# Material supplied
<<<<
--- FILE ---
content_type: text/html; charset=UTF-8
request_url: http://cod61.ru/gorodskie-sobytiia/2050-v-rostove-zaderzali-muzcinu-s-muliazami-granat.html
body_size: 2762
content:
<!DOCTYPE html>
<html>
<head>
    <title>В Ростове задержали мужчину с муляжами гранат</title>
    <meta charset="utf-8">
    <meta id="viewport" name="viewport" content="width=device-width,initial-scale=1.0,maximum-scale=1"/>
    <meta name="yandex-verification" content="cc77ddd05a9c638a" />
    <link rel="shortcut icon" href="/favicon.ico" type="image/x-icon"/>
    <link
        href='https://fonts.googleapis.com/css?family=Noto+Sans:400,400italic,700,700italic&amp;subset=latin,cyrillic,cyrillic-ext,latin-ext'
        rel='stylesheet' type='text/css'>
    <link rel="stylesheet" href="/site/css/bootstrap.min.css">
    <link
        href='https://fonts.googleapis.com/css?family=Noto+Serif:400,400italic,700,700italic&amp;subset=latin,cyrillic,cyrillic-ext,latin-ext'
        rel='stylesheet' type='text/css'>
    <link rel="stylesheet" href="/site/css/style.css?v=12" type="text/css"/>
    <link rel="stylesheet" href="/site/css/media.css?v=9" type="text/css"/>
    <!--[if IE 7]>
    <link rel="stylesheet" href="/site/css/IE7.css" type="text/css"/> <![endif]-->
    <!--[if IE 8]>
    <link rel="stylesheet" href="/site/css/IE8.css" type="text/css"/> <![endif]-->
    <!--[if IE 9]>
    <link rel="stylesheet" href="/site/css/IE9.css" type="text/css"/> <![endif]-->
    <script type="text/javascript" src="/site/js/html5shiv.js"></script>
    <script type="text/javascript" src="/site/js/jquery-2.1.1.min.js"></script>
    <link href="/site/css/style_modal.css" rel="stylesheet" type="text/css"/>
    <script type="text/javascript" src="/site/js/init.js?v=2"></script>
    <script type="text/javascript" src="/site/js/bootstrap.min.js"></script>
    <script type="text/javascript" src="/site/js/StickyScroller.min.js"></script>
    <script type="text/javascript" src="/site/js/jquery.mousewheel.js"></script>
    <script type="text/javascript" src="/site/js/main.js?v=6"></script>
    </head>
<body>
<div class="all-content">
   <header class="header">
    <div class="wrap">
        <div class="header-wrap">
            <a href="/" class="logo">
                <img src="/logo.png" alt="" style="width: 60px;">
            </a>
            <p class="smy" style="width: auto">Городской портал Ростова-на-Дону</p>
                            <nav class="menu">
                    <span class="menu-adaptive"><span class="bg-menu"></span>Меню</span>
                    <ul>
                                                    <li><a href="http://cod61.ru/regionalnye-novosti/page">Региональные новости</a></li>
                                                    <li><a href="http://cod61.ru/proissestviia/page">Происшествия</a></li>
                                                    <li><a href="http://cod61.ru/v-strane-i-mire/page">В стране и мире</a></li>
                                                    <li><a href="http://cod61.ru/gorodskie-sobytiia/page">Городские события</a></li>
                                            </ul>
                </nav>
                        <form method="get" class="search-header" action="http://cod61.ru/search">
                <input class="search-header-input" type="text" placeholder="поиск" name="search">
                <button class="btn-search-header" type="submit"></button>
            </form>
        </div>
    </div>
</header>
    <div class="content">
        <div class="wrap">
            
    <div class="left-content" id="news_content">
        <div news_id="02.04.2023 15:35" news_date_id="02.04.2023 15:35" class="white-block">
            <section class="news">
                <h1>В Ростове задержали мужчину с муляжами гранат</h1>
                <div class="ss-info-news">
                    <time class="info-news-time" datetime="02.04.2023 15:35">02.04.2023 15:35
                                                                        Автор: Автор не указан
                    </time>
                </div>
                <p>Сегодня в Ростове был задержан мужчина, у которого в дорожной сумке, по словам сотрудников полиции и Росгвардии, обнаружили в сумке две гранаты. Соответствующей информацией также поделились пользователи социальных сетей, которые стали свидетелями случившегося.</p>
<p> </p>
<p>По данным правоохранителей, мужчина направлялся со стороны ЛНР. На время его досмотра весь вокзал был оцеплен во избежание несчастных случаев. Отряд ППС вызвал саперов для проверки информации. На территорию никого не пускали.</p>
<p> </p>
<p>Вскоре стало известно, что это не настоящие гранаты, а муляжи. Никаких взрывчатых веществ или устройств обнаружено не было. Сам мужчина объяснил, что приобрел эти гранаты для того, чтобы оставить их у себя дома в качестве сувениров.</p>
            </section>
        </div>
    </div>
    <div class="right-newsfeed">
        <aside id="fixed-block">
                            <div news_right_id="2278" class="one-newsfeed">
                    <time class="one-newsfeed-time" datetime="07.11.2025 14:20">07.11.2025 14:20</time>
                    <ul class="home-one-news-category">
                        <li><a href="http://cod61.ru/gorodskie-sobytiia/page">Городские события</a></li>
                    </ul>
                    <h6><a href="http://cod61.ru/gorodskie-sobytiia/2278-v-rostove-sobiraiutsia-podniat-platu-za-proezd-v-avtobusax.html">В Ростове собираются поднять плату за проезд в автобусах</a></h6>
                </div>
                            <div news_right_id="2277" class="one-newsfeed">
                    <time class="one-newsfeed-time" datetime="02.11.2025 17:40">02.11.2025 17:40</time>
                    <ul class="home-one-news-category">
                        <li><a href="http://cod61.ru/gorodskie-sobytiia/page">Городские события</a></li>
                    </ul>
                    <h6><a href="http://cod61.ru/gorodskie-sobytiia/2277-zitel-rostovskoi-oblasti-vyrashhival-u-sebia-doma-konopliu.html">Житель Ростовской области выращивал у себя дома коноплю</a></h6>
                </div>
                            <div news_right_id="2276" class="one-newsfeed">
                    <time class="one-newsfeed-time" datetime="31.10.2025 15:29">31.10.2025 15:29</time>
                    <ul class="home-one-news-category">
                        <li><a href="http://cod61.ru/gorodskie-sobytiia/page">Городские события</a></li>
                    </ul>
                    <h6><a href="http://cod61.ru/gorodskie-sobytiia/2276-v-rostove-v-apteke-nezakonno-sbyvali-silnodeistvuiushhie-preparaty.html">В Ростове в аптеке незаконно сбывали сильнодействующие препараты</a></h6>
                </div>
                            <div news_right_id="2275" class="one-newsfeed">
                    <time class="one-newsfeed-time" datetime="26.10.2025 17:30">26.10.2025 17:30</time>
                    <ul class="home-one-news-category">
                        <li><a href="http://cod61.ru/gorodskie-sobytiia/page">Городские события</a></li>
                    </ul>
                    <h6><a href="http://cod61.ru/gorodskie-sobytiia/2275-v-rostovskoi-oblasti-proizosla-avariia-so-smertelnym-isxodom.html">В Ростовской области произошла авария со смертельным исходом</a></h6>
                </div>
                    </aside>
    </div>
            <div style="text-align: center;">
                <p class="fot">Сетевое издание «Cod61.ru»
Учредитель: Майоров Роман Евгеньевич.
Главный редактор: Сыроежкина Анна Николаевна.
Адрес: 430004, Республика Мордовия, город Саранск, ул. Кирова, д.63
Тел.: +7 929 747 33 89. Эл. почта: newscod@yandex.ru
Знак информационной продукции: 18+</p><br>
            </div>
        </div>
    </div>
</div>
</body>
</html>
>>>>
# Task to carry out
Find and copy each line of the material that holds the word "муляжами".

# Reply
    <title>В Ростове задержали мужчину с муляжами гранат</title>
                <h1>В Ростове задержали мужчину с муляжами гранат</h1>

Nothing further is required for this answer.